• _Items from a data source_:
═══
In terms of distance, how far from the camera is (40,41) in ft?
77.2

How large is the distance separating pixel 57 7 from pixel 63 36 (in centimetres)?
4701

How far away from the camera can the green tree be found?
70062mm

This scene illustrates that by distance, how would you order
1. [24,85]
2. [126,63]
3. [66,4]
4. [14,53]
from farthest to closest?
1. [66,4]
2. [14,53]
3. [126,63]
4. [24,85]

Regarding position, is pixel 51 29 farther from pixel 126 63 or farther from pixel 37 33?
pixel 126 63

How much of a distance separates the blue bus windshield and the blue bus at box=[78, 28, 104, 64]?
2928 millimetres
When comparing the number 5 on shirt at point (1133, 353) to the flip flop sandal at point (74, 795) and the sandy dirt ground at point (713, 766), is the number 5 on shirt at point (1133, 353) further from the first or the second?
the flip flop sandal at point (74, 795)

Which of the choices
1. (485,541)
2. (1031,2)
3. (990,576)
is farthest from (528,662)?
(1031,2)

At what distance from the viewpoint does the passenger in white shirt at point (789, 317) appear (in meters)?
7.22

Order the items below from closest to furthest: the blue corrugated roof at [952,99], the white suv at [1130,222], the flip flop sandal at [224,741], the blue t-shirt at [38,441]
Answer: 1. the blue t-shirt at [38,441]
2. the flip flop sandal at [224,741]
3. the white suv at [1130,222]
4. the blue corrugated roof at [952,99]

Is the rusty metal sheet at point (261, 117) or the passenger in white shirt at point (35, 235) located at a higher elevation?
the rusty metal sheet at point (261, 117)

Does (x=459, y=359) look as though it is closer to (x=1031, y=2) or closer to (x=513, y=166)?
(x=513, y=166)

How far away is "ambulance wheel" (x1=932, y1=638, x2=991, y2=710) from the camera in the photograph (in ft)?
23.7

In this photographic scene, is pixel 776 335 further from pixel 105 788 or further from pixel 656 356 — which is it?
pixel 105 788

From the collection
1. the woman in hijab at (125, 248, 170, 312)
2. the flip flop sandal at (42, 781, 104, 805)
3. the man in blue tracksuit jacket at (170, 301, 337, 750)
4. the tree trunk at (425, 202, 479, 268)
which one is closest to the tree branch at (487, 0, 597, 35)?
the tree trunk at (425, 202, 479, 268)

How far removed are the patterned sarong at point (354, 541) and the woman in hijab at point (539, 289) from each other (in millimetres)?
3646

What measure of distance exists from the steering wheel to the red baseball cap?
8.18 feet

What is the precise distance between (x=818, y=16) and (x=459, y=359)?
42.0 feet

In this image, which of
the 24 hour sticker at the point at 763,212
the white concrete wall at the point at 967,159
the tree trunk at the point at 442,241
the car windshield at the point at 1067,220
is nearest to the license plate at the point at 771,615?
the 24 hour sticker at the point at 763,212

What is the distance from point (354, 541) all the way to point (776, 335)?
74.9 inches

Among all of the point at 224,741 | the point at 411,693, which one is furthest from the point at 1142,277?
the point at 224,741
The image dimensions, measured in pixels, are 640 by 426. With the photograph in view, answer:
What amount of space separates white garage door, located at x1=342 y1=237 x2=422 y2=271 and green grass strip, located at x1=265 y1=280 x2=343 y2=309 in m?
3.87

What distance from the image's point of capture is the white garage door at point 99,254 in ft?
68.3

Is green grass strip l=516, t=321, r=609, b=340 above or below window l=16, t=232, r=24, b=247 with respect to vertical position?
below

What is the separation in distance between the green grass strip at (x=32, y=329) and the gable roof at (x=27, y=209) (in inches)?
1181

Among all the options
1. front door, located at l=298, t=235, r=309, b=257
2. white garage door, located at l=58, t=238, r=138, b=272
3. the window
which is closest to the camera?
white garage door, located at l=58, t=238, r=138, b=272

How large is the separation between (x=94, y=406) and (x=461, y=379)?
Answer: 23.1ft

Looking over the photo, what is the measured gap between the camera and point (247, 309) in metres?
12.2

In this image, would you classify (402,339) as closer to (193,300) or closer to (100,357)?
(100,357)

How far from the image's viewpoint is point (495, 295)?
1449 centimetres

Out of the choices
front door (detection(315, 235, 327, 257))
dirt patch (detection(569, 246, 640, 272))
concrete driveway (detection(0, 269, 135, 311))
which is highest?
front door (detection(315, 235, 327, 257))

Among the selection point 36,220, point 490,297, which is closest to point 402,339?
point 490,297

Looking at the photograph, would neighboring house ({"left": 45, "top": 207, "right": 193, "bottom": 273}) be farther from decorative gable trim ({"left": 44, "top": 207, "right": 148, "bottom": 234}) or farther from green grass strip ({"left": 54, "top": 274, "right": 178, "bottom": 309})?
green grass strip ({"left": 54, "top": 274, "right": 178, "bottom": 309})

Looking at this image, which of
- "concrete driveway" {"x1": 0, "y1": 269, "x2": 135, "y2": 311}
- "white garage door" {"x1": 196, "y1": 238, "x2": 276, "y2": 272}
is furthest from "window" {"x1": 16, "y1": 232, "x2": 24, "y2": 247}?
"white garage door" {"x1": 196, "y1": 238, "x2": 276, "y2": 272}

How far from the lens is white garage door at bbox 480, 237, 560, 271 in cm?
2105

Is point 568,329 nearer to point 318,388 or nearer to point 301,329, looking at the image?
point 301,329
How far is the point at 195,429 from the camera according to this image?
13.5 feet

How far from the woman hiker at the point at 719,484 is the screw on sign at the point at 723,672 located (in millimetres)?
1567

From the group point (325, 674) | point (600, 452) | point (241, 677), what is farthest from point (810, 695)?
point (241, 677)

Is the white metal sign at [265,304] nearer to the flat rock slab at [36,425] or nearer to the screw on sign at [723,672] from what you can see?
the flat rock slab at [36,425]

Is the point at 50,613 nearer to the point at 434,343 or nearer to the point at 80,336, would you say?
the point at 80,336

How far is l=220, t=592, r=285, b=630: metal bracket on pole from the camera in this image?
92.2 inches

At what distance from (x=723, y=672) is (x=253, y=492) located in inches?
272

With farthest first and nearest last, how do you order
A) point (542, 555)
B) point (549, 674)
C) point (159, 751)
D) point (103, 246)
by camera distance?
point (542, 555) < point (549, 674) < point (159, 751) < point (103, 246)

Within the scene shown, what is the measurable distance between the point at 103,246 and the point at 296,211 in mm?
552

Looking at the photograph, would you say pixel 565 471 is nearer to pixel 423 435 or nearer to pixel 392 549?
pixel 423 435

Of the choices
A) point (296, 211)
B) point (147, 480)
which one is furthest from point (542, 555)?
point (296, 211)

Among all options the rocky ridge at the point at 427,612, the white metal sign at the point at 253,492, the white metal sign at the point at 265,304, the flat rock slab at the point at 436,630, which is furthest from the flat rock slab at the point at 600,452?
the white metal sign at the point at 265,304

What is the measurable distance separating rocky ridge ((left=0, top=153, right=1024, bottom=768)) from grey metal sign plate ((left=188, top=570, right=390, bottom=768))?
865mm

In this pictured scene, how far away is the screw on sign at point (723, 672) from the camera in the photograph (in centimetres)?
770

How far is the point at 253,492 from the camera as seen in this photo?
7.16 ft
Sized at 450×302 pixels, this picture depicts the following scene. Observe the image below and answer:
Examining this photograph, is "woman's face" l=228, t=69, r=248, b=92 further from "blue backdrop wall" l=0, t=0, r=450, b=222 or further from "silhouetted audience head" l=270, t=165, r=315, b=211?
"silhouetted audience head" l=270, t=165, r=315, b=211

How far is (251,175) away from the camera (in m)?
═══
Reproduce each entry from the records above, character for character.

• _Exercise response_:
In terms of distance, how far from the camera is (40,41) in ft?
77.2

How large is the distance separating pixel 57 7 from pixel 63 36 (in centimetres)?
4701

How far away from the camera can the green tree be found?
70062mm

This scene illustrates that by distance, how would you order
1. [24,85]
2. [126,63]
3. [66,4]
4. [14,53]
from farthest to closest?
1. [66,4]
2. [14,53]
3. [126,63]
4. [24,85]

Regarding position, is pixel 51 29 farther from pixel 126 63 or farther from pixel 37 33?
pixel 126 63

How much of a distance separates the blue bus windshield and the blue bus at box=[78, 28, 104, 64]?
2928 millimetres
When comparing the number 5 on shirt at point (1133, 353) to the flip flop sandal at point (74, 795) and the sandy dirt ground at point (713, 766), is the number 5 on shirt at point (1133, 353) further from the first or the second?
the flip flop sandal at point (74, 795)

Which of the choices
1. (485,541)
2. (1031,2)
3. (990,576)
is farthest from (528,662)?
(1031,2)

At what distance from the viewpoint does the passenger in white shirt at point (789, 317) appear (in meters)?
7.22

Order the items below from closest to furthest: the blue corrugated roof at [952,99], the white suv at [1130,222], the flip flop sandal at [224,741], the blue t-shirt at [38,441]
Answer: 1. the blue t-shirt at [38,441]
2. the flip flop sandal at [224,741]
3. the white suv at [1130,222]
4. the blue corrugated roof at [952,99]

Is the rusty metal sheet at point (261, 117) or the passenger in white shirt at point (35, 235) located at a higher elevation?
the rusty metal sheet at point (261, 117)

Does (x=459, y=359) look as though it is closer to (x=1031, y=2) or closer to (x=513, y=166)?
(x=513, y=166)

How far away is "ambulance wheel" (x1=932, y1=638, x2=991, y2=710) from the camera in the photograph (in ft)?
23.7

In this photographic scene, is pixel 776 335 further from pixel 105 788 or further from pixel 656 356 — which is it?
pixel 105 788

From the collection
1. the woman in hijab at (125, 248, 170, 312)
2. the flip flop sandal at (42, 781, 104, 805)
3. the man in blue tracksuit jacket at (170, 301, 337, 750)
4. the tree trunk at (425, 202, 479, 268)
which one is closest to the tree branch at (487, 0, 597, 35)?
the tree trunk at (425, 202, 479, 268)

How far removed are the patterned sarong at point (354, 541) and the woman in hijab at point (539, 289) from each other (in millimetres)?
3646

What measure of distance exists from the steering wheel to the red baseball cap?
8.18 feet

What is the precise distance between (x=818, y=16) and (x=459, y=359)?
42.0 feet

In this image, which of
the 24 hour sticker at the point at 763,212
the white concrete wall at the point at 967,159
the tree trunk at the point at 442,241
the car windshield at the point at 1067,220
is nearest to the license plate at the point at 771,615?
the 24 hour sticker at the point at 763,212

What is the distance from point (354, 541) all the way to point (776, 335)?
74.9 inches

Among all of the point at 224,741 | the point at 411,693, which one is furthest from the point at 1142,277?
the point at 224,741
The image dimensions, measured in pixels, are 640 by 426. With the photograph in view, answer:
What amount of space separates white garage door, located at x1=342 y1=237 x2=422 y2=271 and green grass strip, located at x1=265 y1=280 x2=343 y2=309 in m?
3.87

What distance from the image's point of capture is the white garage door at point 99,254 in ft?
68.3

Is green grass strip l=516, t=321, r=609, b=340 above or below window l=16, t=232, r=24, b=247 with respect to vertical position?
below

What is the separation in distance between the green grass strip at (x=32, y=329) and the gable roof at (x=27, y=209) (in inches)?
1181

Among all the options
1. front door, located at l=298, t=235, r=309, b=257
2. white garage door, located at l=58, t=238, r=138, b=272
3. the window
which is closest to the camera?
white garage door, located at l=58, t=238, r=138, b=272

How large is the separation between (x=94, y=406) and (x=461, y=379)?
Answer: 23.1ft

Looking over the photo, what is the measured gap between the camera and point (247, 309) in metres?
12.2

In this image, would you classify (402,339) as closer to (193,300) or closer to (100,357)?
(100,357)

How far from the image's viewpoint is point (495, 295)?
1449 centimetres

Out of the choices
front door (detection(315, 235, 327, 257))
dirt patch (detection(569, 246, 640, 272))
concrete driveway (detection(0, 269, 135, 311))
which is highest?
front door (detection(315, 235, 327, 257))

Among the selection point 36,220, point 490,297, which is closest to point 402,339?
point 490,297

Looking at the photograph, would neighboring house ({"left": 45, "top": 207, "right": 193, "bottom": 273}) be farther from decorative gable trim ({"left": 44, "top": 207, "right": 148, "bottom": 234}) or farther from green grass strip ({"left": 54, "top": 274, "right": 178, "bottom": 309})?
green grass strip ({"left": 54, "top": 274, "right": 178, "bottom": 309})

Looking at this image, which of
- "concrete driveway" {"x1": 0, "y1": 269, "x2": 135, "y2": 311}
- "white garage door" {"x1": 196, "y1": 238, "x2": 276, "y2": 272}
is furthest from "window" {"x1": 16, "y1": 232, "x2": 24, "y2": 247}?
"white garage door" {"x1": 196, "y1": 238, "x2": 276, "y2": 272}

How far from the lens is white garage door at bbox 480, 237, 560, 271 in cm?
2105

Is point 568,329 nearer to point 318,388 or nearer to point 301,329, looking at the image?
point 301,329
How far is the point at 195,429 from the camera according to this image?
13.5 feet

How far from the woman hiker at the point at 719,484 is the screw on sign at the point at 723,672 located (in millimetres)?
1567

From the group point (325, 674) | point (600, 452) | point (241, 677), what is farthest from point (810, 695)?
point (241, 677)

Is the white metal sign at [265,304] nearer to the flat rock slab at [36,425] or nearer to the screw on sign at [723,672] from what you can see?
the flat rock slab at [36,425]

Is the point at 50,613 nearer to the point at 434,343 or nearer to the point at 80,336, would you say?
the point at 80,336

How far is l=220, t=592, r=285, b=630: metal bracket on pole from the camera in this image?
92.2 inches

At what distance from (x=723, y=672) is (x=253, y=492) located in inches?
272

With farthest first and nearest last, how do you order
A) point (542, 555)
B) point (549, 674)
C) point (159, 751)
D) point (103, 246)
by camera distance?
point (542, 555) < point (549, 674) < point (159, 751) < point (103, 246)

Within the scene shown, what is the measurable distance between the point at 103,246 and the point at 296,211 in mm?
552

Looking at the photograph, would you say pixel 565 471 is nearer to pixel 423 435 or nearer to pixel 392 549?
pixel 423 435

Of the choices
A) point (296, 211)
B) point (147, 480)
which one is furthest from point (542, 555)?
point (296, 211)

Among all options the rocky ridge at the point at 427,612, the white metal sign at the point at 253,492, the white metal sign at the point at 265,304, the flat rock slab at the point at 436,630, which is furthest from the flat rock slab at the point at 600,452?
the white metal sign at the point at 265,304

What is the measurable distance separating rocky ridge ((left=0, top=153, right=1024, bottom=768)) from grey metal sign plate ((left=188, top=570, right=390, bottom=768))?
865mm

In this pictured scene, how far away is the screw on sign at point (723, 672) from the camera in the photograph (in centimetres)?
770

How far is the point at 253,492 from the camera as seen in this photo?
7.16 ft
Sized at 450×302 pixels, this picture depicts the following scene. Observe the image below and answer:
Examining this photograph, is "woman's face" l=228, t=69, r=248, b=92 further from "blue backdrop wall" l=0, t=0, r=450, b=222 or further from "silhouetted audience head" l=270, t=165, r=315, b=211?
"silhouetted audience head" l=270, t=165, r=315, b=211

How far is (251,175) away from the camera (in m)?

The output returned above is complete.